Re: [PATCH v5] virtio-net: clarify coalescing parameters settings

public inbox for virtio-comment@lists.linux.dev
 help / color / mirror / Atom feed

From: Heng Qi <hengqi@linux.alibaba.com>
To: "Si-Wei Liu" <si-wei.liu@oracle.com>
Cc: Halil Pasic <pasic@linux.ibm.com>,
	Cornelia Huck <cohuck@redhat.com>,
	"virtio-comment@lists.linux.dev" <virtio-comment@lists.linux.dev>,
	Jason Wang <jasowang@redhat.com>,
	Xuan Zhuo <xuanzhuo@linux.alibaba.com>,
	Parav Pandit <parav@nvidia.com>,
	"Michael S. Tsirkin" <mst@redhat.com>
Subject: Re: [PATCH v5] virtio-net: clarify coalescing parameters settings
Date: Sat, 22 Jun 2024 09:34:29 +0800	[thread overview]
Message-ID: <1719020069.8729858-17-hengqi@linux.alibaba.com> (raw)

▸ AIM
Reproduce the email header above in full, keeping every line and character unchanged. These records were taken from a separate source.

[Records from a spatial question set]
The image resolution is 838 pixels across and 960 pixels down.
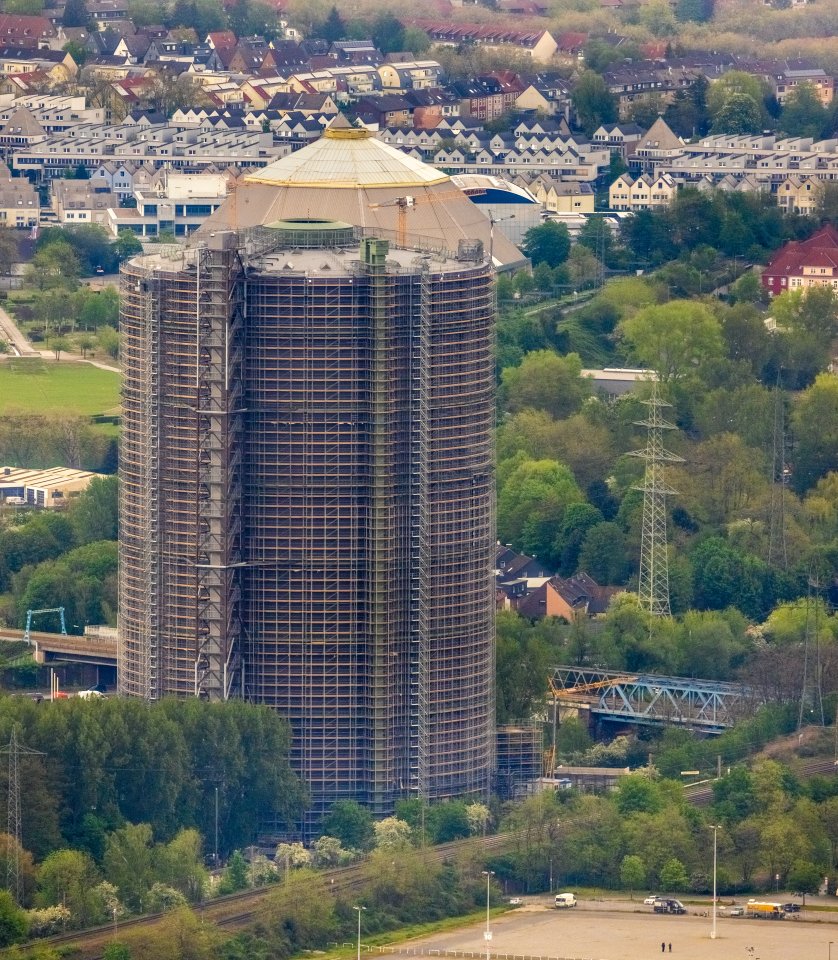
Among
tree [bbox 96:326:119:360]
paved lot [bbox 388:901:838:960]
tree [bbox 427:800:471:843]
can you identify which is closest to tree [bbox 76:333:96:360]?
tree [bbox 96:326:119:360]

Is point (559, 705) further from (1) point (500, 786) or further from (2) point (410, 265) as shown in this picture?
(2) point (410, 265)

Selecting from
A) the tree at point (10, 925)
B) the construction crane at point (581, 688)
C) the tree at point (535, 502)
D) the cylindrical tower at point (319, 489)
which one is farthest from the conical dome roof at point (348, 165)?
the tree at point (10, 925)

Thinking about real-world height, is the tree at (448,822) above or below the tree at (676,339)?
below

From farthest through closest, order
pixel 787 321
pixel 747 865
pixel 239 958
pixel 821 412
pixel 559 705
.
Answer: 1. pixel 787 321
2. pixel 821 412
3. pixel 559 705
4. pixel 747 865
5. pixel 239 958

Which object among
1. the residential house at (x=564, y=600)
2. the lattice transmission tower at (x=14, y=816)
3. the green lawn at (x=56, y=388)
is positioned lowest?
the green lawn at (x=56, y=388)

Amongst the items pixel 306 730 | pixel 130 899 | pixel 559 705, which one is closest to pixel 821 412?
pixel 559 705

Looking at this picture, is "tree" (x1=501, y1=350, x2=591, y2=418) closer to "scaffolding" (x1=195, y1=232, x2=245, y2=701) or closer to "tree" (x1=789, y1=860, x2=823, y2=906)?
"scaffolding" (x1=195, y1=232, x2=245, y2=701)

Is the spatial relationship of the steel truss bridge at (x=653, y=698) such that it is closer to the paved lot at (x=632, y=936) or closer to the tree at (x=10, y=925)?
the paved lot at (x=632, y=936)
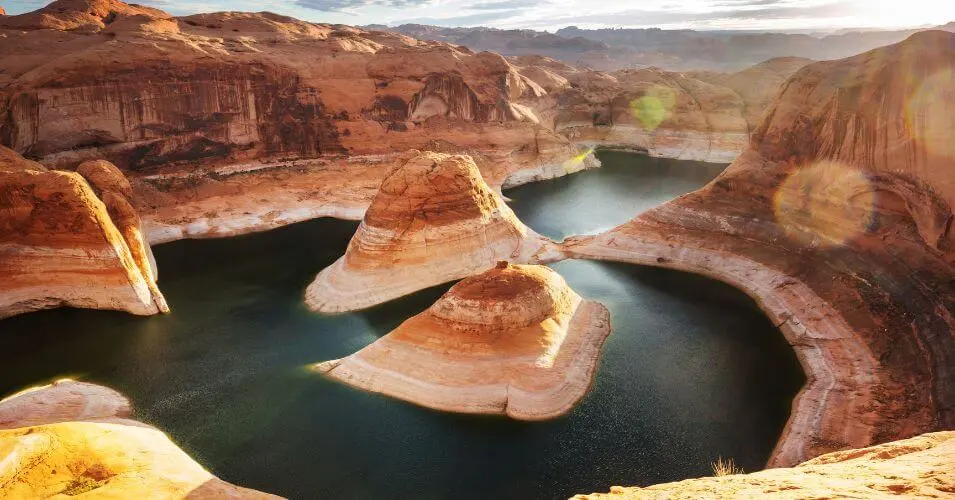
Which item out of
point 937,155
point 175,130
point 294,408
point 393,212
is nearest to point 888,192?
point 937,155

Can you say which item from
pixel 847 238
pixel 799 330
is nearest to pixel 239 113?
pixel 799 330

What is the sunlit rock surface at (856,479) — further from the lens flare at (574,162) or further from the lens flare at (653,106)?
the lens flare at (653,106)

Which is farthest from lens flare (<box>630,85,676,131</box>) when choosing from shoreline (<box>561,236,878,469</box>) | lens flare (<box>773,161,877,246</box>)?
lens flare (<box>773,161,877,246</box>)

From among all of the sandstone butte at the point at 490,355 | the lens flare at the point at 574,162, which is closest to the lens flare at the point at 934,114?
the sandstone butte at the point at 490,355

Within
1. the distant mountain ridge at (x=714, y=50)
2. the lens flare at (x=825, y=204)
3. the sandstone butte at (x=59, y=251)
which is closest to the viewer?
the lens flare at (x=825, y=204)

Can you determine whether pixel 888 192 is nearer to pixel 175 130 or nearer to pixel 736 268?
pixel 736 268


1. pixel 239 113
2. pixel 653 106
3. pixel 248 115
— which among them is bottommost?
pixel 248 115

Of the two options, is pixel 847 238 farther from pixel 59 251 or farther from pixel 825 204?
pixel 59 251
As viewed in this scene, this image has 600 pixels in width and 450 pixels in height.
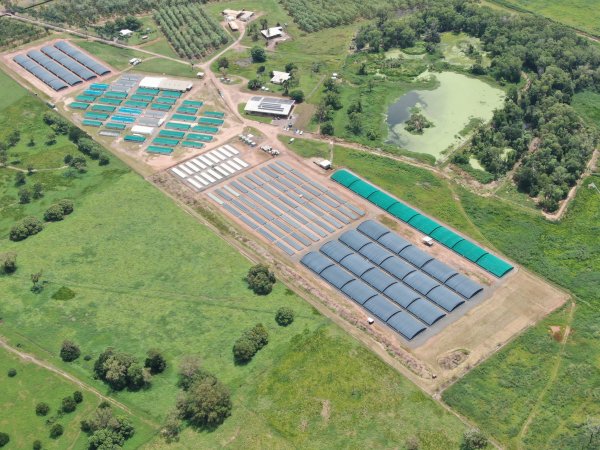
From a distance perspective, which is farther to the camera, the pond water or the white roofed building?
the white roofed building

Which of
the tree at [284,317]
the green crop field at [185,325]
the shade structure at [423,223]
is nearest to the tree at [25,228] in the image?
the green crop field at [185,325]

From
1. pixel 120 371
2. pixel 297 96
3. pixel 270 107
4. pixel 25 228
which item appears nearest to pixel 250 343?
pixel 120 371

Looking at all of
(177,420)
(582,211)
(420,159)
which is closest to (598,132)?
(582,211)

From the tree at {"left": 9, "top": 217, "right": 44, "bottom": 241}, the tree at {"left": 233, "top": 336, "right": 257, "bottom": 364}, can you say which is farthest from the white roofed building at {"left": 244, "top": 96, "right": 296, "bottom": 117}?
the tree at {"left": 233, "top": 336, "right": 257, "bottom": 364}

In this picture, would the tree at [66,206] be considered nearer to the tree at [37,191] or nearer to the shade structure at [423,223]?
the tree at [37,191]

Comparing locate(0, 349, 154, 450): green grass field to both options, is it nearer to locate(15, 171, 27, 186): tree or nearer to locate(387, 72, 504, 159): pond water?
locate(15, 171, 27, 186): tree
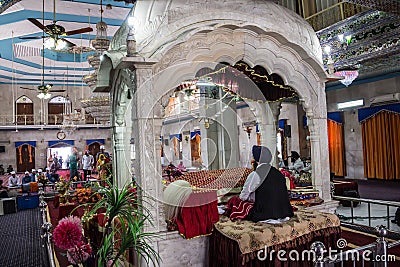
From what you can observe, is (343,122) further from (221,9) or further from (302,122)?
(221,9)

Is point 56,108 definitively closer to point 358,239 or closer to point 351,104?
point 351,104

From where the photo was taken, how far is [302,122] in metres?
16.2

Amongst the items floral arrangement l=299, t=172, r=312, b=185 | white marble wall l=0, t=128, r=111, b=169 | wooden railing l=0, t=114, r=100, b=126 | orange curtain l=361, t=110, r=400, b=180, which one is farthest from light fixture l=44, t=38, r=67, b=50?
white marble wall l=0, t=128, r=111, b=169

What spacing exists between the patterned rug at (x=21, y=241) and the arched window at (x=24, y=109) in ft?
57.7

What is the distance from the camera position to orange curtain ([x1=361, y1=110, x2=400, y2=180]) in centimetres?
1288

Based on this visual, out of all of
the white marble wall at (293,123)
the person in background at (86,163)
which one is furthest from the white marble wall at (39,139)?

▸ EXPECTED ANSWER
Re: [PATCH v5] virtio-net: clarify coalescing parameters settings

public inbox for virtio-comment@lists.linux.dev
 help / color / mirror / Atom feed

From: Heng Qi <hengqi@linux.alibaba.com>
To: "Si-Wei Liu" <si-wei.liu@oracle.com>
Cc: Halil Pasic <pasic@linux.ibm.com>,
	Cornelia Huck <cohuck@redhat.com>,
	"virtio-comment@lists.linux.dev" <virtio-comment@lists.linux.dev>,
	Jason Wang <jasowang@redhat.com>,
	Xuan Zhuo <xuanzhuo@linux.alibaba.com>,
	Parav Pandit <parav@nvidia.com>,
	"Michael S. Tsirkin" <mst@redhat.com>
Subject: Re: [PATCH v5] virtio-net: clarify coalescing parameters settings
Date: Sat, 22 Jun 2024 09:34:29 +0800	[thread overview]
Message-ID: <1719020069.8729858-17-hengqi@linux.alibaba.com> (raw)